Nor did she immediately look up at the little party advancing across the hall. She remained as unaware of them as though footlights had lain between. Her attitude was that of Sieglinde, sitting at Hunding’s board and listening to Siegmund’s story. Her loose draperies flowed about her limbs and fell carelessly into folds that were classic, traditional. Her hair, of that miraculous gold which is seldom seen outside legend, hung down on either side of her head in two thick braids. The face between was pale, severe almost to harshness. She had taken on the stern beauty of the great bare hall, so that she seemed to belong to it, as it had belonged once to the barbarous chieftains who had made their home in the castle. She sat at the table, as if by right, and Maude, beside her, was such an anachronism as to be scarcely there at all.

“My husband …” Louise was saying. “My brothers … my sister, Mrs. Napier.”

Slowly the stern pose was changed for one of grave recognition and attention. Elissa came out of her trance and acknowledged these introductions, looking from one to another as if she would ask what they wanted of her. It was difficult to remember that this was their house and that she was the stranger. She said nothing until she caught sight of the handkerchief which Gordon still clutched. Then there was a definite movement of interest. A faint smile quivered on her lovely mouth as she asked:

“What haf you got there? Show me.”

Her voice was deep and beautiful. It was the loveliest speaking voice that any of them had ever heard, and its foreign accent lent it an unexpected charm. It obliged them all to feel that she was a great woman, a rare and gifted creature, condescending to their hospitality.

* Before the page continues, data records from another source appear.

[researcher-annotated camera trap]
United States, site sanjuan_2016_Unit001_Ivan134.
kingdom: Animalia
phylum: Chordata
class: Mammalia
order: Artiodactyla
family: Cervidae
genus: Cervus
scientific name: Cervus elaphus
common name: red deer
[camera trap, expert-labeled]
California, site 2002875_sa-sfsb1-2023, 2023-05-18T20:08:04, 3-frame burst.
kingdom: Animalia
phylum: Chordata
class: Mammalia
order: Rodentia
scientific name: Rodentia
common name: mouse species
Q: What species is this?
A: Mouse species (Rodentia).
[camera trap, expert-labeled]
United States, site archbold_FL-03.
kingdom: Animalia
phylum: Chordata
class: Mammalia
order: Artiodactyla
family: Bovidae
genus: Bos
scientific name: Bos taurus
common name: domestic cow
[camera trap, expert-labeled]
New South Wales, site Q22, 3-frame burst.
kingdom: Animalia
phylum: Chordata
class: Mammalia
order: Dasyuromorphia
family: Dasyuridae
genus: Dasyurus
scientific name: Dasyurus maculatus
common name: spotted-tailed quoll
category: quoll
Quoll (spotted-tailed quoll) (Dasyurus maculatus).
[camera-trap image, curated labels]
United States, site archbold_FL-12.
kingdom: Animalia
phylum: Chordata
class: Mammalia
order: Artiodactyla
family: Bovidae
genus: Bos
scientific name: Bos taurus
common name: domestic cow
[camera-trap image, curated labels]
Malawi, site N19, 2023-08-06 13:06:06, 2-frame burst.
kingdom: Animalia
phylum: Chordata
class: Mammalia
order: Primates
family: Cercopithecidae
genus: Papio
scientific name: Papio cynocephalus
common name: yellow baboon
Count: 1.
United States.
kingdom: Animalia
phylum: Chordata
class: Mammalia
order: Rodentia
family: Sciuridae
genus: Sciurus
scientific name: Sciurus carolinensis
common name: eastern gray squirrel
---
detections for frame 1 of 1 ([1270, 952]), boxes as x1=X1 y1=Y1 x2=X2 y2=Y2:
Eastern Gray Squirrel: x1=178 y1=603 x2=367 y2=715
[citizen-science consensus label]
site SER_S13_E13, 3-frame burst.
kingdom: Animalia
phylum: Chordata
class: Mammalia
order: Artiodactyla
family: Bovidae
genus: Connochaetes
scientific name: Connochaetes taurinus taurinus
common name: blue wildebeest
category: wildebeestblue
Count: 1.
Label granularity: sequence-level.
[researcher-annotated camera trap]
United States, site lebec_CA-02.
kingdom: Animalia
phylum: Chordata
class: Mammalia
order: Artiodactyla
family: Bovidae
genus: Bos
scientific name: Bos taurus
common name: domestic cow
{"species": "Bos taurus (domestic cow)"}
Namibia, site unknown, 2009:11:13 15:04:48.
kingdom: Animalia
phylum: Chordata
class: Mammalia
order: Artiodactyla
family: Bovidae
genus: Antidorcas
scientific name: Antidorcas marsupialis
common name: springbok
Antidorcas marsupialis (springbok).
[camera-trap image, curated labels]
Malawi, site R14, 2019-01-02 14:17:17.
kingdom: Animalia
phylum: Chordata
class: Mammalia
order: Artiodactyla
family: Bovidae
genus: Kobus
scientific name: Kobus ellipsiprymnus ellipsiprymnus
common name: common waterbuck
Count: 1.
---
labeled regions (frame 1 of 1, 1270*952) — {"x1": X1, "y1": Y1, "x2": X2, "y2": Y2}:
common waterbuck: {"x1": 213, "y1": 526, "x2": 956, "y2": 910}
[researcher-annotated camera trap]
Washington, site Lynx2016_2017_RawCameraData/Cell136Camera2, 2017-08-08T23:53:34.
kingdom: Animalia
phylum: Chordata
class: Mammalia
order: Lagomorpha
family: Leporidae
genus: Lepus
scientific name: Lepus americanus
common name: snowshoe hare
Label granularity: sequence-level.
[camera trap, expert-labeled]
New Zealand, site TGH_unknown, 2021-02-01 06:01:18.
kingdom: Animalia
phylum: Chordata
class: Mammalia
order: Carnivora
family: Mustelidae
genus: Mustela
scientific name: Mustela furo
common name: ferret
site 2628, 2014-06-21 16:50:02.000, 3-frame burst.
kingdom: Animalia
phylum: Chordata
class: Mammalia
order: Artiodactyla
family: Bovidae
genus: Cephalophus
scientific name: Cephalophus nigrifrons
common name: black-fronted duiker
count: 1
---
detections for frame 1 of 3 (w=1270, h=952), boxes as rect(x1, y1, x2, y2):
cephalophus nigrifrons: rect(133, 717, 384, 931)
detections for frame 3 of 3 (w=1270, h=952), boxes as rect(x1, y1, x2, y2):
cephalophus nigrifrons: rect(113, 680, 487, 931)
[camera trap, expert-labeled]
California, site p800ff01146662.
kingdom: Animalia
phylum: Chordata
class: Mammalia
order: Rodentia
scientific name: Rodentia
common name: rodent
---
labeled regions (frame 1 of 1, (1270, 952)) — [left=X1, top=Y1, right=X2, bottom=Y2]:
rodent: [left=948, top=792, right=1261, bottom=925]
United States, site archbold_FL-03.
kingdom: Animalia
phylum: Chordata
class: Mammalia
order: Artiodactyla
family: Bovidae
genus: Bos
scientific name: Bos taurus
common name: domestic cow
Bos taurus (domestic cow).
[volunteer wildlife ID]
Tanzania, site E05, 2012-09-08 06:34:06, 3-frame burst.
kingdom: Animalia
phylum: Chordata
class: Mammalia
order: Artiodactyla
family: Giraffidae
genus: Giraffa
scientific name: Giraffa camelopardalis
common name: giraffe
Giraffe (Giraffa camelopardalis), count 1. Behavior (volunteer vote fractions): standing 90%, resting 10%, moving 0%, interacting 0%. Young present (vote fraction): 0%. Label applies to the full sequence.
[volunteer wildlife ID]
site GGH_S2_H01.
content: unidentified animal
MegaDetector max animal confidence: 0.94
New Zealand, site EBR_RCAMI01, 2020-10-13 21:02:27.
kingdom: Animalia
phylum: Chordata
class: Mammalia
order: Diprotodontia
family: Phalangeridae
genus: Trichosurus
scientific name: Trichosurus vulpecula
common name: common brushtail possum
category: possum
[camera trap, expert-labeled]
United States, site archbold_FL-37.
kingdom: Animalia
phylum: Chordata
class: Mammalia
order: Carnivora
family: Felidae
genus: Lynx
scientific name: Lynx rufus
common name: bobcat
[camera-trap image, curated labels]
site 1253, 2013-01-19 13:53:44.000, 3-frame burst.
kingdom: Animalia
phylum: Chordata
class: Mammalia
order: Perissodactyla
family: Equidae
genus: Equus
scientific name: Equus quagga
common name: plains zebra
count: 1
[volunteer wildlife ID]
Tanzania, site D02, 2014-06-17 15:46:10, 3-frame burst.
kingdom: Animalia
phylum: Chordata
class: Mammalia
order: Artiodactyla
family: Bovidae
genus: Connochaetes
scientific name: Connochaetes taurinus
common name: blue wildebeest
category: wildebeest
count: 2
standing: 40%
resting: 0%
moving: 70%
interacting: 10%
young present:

“S—s—s—sundew,” stammered Gordon, putting his handkerchief on the table and revealing its contents. “A rare specimen …”

“It is not beautiful,” observed Elissa, looking at the handful of crushed moss.

“No. But it eats flies.”

“Ach, so! Tell me, please?”

He stammered a confused explanation, to which she listened attentively.

“But this is wonderful!” she exclaimed. “I also love flowers, but of sundew I have never heard. It is macabre, this! Could we not catch a fly for it?”

“Try it with a crumb,” ventured Kerran.

She looked at him for a second, and he blushed. He had never seen such eyes, so wild and strange and unabashed, in any woman’s head before. They gave him a sensation as if one of his vertebræ, low down near the base of the spine, was missing. And they made him feel queerly ashamed of himself. He was aware that in all his thoughts, all his conversation, about this woman, he had been guilty of gross vulgarity. She might be abominable, but the scandal which he and Barny had been talking was too small for her. He looked over at Barny, who had taken his place by Maude. And he saw that Barny was very cross.

Gordon’s soup got cold while he tried to catch a fly for the sundew, and explained just exactly how rare this species was. Never before had he had such a success with his botanical discoveries. Their guest displayed the most flattering attention. She plied him with questions for twenty minutes. And then, half-way through the pudding course, she rose abruptly.

“Forgive me,” she said. “I am going back into the sunshine. I have eaten sufficient, and I find it a little cold in here.”

Without further apology she left them, walking slowly down the hall as though she was making a stage exit. They all stared after her until she had vanished into the sunshine of the courtyard.

Maude spoke first. She said:

“How very rude!”

To which Louise replied:

“Do you think so?”

“But who is she? Who is she?” asked Ellen.

“What is going to happen next?” asked Kerran.

Barny and Gordon said nothing. Barny was too angry to speak. He considered that Maude had been insulted.

As for Gordon, he was head over ears in love.